EXTRACT:
+ + + + +

# Help with training and weight loss



## Kerry_C (Feb 15, 2014)

Hi guys im just looking a bit of advice on losing excess fat and toning up (Mostly rround my middle which wont seem to budge).

I am 27 years old...5ft 6in...10st and size 10.

I have noticed since taking protein drinks (3 weeks) after training that my arms and legs seem to be more toned and less "fat" looking but my stomach is my main problem!

Currently I am training 5 to 6 days a week doing 2.5hrs of cardio broken up over those days in the form of fasted running or the stepper.

I also train bis and tris on a monday and thurs...legs on a tues and fri shoulders and back on a wed. (30mins fasted cardio done before weight training).

My diet isn't too bad but I really need most of my help here as im not sure what to be eating and how much/little.

6.15am banana and natural yoghurt

7am -8am gym before work

8am protein shake

10am oats with almond milk

12pm apple or orange

1.30pm tuna or chicken salad with boiled egg white

3pm apple or orange and cup of coffee

6.30pm chicken and roasted veg or fish and salad

At the weekend I probably relax a little too much...on a Saturday id have 2 glasses of wine and possibly share a chinese or indian.

+ + + + +

SOURCE INFORMATION:

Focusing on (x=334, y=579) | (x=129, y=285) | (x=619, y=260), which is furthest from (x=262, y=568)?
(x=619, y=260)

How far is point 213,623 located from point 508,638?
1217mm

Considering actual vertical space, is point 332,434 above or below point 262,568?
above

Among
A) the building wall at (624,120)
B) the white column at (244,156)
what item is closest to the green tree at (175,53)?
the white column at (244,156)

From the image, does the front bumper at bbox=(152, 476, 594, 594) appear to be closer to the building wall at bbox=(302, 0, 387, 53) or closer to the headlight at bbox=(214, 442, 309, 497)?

+ + + + +

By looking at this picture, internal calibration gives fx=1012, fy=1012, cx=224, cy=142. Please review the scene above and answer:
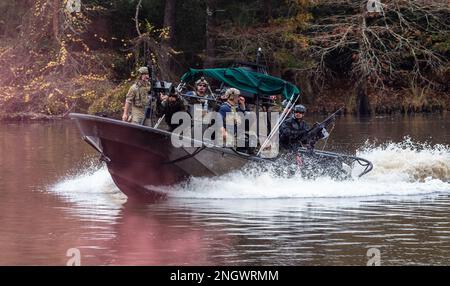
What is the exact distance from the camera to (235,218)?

+ + + + +

PROBLEM DETAILS: Write out the weight-loss post word for word, everything from "I am 27 years" down to "my main problem!". The material has nothing to do with what comes next.

EXERCISE SOLUTION:
I am 27 years old...5ft 6in...10st and size 10.

I have noticed since taking protein drinks (3 weeks) after training that my arms and legs seem to be more toned and less "fat" looking but my stomach is my main problem!